- **What to produce**: Copy verbatim the lines of the records from the one holding "In the picture" through the last line of the records, both included.

-------- Entries supplied

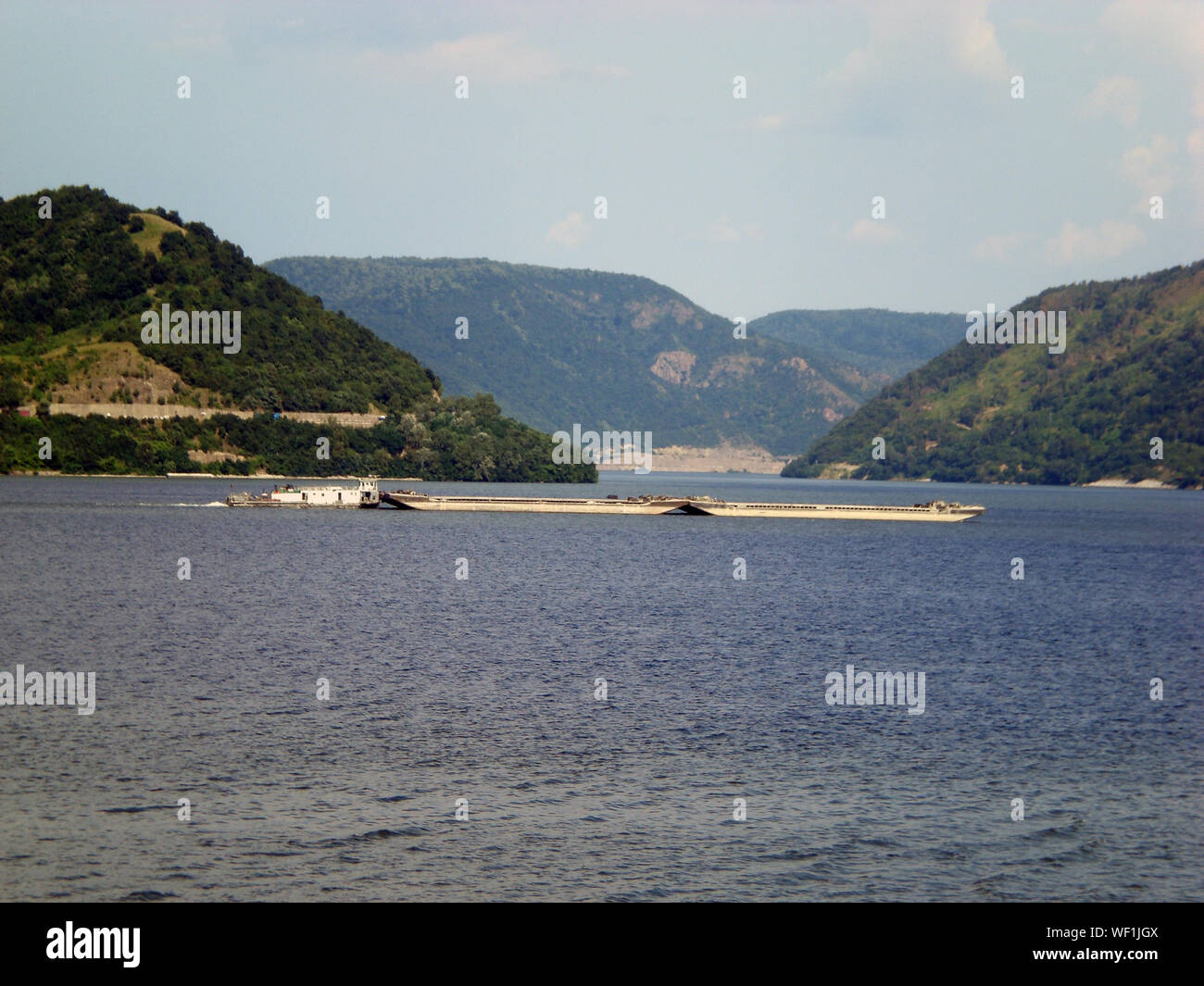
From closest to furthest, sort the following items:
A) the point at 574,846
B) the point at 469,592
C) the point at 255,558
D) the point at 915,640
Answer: the point at 574,846
the point at 915,640
the point at 469,592
the point at 255,558

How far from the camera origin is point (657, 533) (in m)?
168

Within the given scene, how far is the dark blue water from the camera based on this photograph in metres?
31.0

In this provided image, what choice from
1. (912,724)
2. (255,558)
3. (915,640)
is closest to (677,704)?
(912,724)

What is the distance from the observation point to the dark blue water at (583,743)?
31.0 metres

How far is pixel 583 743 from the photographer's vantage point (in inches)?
1730

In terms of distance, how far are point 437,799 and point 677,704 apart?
17100 millimetres

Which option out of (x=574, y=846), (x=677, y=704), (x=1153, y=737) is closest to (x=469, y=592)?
(x=677, y=704)
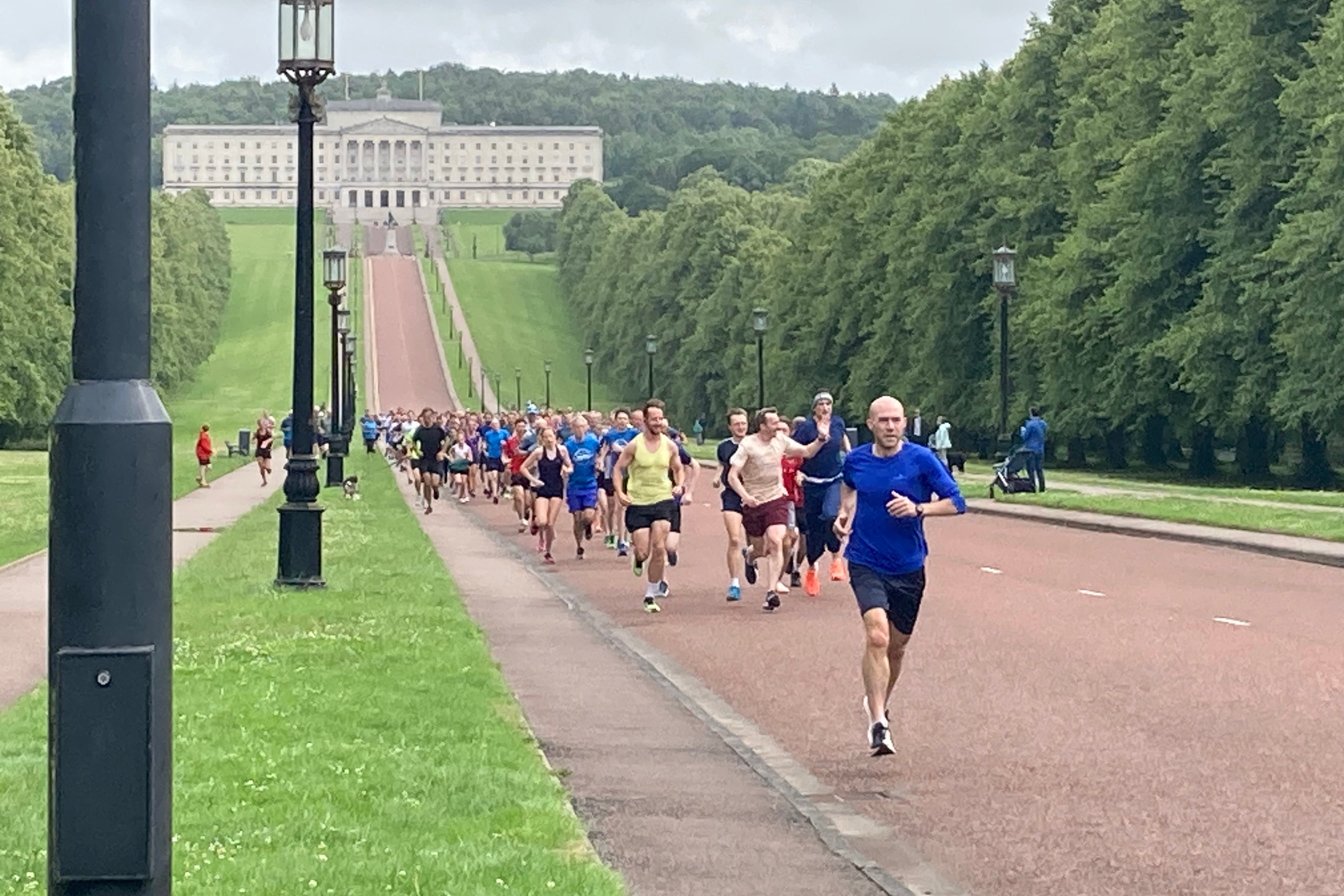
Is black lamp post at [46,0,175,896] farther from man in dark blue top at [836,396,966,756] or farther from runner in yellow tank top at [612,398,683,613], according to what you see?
runner in yellow tank top at [612,398,683,613]

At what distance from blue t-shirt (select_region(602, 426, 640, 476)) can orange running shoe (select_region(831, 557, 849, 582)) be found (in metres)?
4.07

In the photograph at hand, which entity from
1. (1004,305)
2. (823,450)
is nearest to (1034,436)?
(1004,305)

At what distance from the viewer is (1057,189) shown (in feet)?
219

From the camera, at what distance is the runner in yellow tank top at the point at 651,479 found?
2164 cm

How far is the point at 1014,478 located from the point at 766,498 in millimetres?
23573

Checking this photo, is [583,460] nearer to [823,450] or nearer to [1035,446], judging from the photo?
[823,450]

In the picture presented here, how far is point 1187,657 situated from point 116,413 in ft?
38.7

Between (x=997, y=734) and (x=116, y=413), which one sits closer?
(x=116, y=413)

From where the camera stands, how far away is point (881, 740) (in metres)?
11.4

----------------

- **Exercise solution**:
In the picture presented here, how far is point 1187,657 situated from point 116,413 in ft?
38.7

Between (x=997, y=734) and (x=116, y=413), which one sits closer?
(x=116, y=413)

From where the camera stands, how far away is point (881, 740) (in metres)?
11.4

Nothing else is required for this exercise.